The US auto industry has succumbed to a domino effect of supply disruptions. Previously, it was a lack of computer chips, and now it is the myriad other parts that have disappeared, Sacrisson said.
Fire at Japanese chipmaker, COVID lockdown in Vietnam and Malaysia. All this is adding up to a huge production stall for the automakers.
OCADA’s latest economic report to Orange County dealerships estimates new vehicle sales to fall 19% in the final months of the year due to supply issues.
“Demand is definitely outpacing supply,” Sacrisson said.
US sales fell 14.4% in 2020, according to the California New Car Dealers Association, but California was hit hard, with sales down 21.7%. The trade group noted in August that the 2020 sales decline was not as bad as the 58% drop in sales in 2009 amid the Great Recession.
CNCDA analysts expect 2021 sales to outpace 2020 numbers by more than 13%. California has topped 2 million new car registrations since 2015, but since the pandemic hit, that number has fallen to 1.64 million in 2020 and an estimated 1.85 for 2021.
“Current trends are a promising sign,” says Mark Normadin, owner of a Jeep dealership in San Jose and president of California Auto Group.
“There are many uncertainties to future economic trends,” he wrote in a message to members. “While consumers continue to engage with dealers more confidently, ongoing unemployment, inventory and potential restrictions require businesses to look at these optimistic signs with a continued sense of pragmatism.”
Santa Ana resident Christine Hernandez was one of those auto-seeking spenders. His mission: find a new Subaru Crosstrack.
With no such Subarus available in Orange County, he found himself in Long Beach, a Timmons Subaru.
“I got lucky. They had a model coming out that was not reserved,” she said. Hernandez made a deposit in mid-August and received his car on September 28.
Her transactions in Long Beach meant that sales tax would fall outside of Orange County, something Sacrison and her team noted to the city’s leadership.
OCADA has issued a warning to local governments in recent weeks, saying a recession could have a negative impact on municipal coffers.
“A recent survey shows sales tax revenue decreased by 13% in the third quarter of 2021,” OCADA wrote.
no instant gratification
The lack of demand has forced dealers and shoppers to use an already under-used strategy: pre-order.
Sarah Sadeh was six months pregnant with her first child when she began resizing her vehicle at the end of the summer. She and her husband scramble to find the SUV in time.
“We had to essentially tell the dealer exactly what we wanted, test drive elsewhere, and he put us on the priority list,” she said.
In late September the couple zig-zag from Kia to Hyundai dealerships in Garden Grove, Irvine, Fullerton and Anaheim.

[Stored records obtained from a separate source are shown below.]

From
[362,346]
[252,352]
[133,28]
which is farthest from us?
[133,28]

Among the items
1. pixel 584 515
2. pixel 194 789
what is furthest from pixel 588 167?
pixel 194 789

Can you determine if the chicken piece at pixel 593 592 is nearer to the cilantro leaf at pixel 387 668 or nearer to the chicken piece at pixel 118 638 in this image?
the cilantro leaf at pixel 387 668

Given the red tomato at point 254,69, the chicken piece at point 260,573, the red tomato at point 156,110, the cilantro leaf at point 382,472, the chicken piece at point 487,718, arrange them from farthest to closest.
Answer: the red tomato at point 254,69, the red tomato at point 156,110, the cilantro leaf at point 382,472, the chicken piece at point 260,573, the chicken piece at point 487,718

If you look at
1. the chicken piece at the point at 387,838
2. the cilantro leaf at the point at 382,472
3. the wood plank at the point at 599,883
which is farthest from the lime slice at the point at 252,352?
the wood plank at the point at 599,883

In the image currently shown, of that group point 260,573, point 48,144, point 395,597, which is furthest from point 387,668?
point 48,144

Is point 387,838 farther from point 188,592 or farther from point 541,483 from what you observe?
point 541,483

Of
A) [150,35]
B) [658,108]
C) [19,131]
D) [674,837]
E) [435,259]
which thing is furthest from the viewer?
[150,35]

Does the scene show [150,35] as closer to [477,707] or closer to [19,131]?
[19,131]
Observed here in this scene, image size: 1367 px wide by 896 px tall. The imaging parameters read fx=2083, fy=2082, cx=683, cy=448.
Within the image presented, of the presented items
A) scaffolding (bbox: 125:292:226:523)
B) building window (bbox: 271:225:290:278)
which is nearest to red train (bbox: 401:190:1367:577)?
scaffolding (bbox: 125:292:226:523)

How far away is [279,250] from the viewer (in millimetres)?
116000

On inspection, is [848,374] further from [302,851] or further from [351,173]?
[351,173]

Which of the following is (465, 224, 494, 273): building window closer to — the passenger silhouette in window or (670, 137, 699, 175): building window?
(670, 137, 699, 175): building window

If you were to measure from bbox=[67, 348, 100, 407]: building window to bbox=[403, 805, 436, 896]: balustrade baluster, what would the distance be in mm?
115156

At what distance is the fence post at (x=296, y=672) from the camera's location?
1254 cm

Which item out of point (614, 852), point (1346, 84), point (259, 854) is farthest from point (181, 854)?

They were met with vehicles ranging in price from $5,000-$10,000 at retail. And “they had zero ’22 in anything,” she said, recalling her disappointment.
Eventually, he ordered an SUV at a Hyundai Patterson in Tustin and got it on 13 October. His experience, though lengthy, ended on a happy note with some caveats.
“Pro: No bargaining on price. MSRP was there. Con: Same thing,” she wrote briefly via email.
She also noted that there were very few options in the bells and whistles offered. “And we never technically tested that,” she said.
Like Saccharison at OCADA, Caldwell, an Edmunds analyst, is also expecting inventory to improve in 2022 unless an additional “black swan” event derails manufacturers.
For now, buying has been relatively slow, she said, as people lean into the holidays and shy away from kicking up available tires.
And for those still looking forward to buying a new ride?
“I think we just have to reset some of our expectations … and I felt like it was the same for other industries,” she said.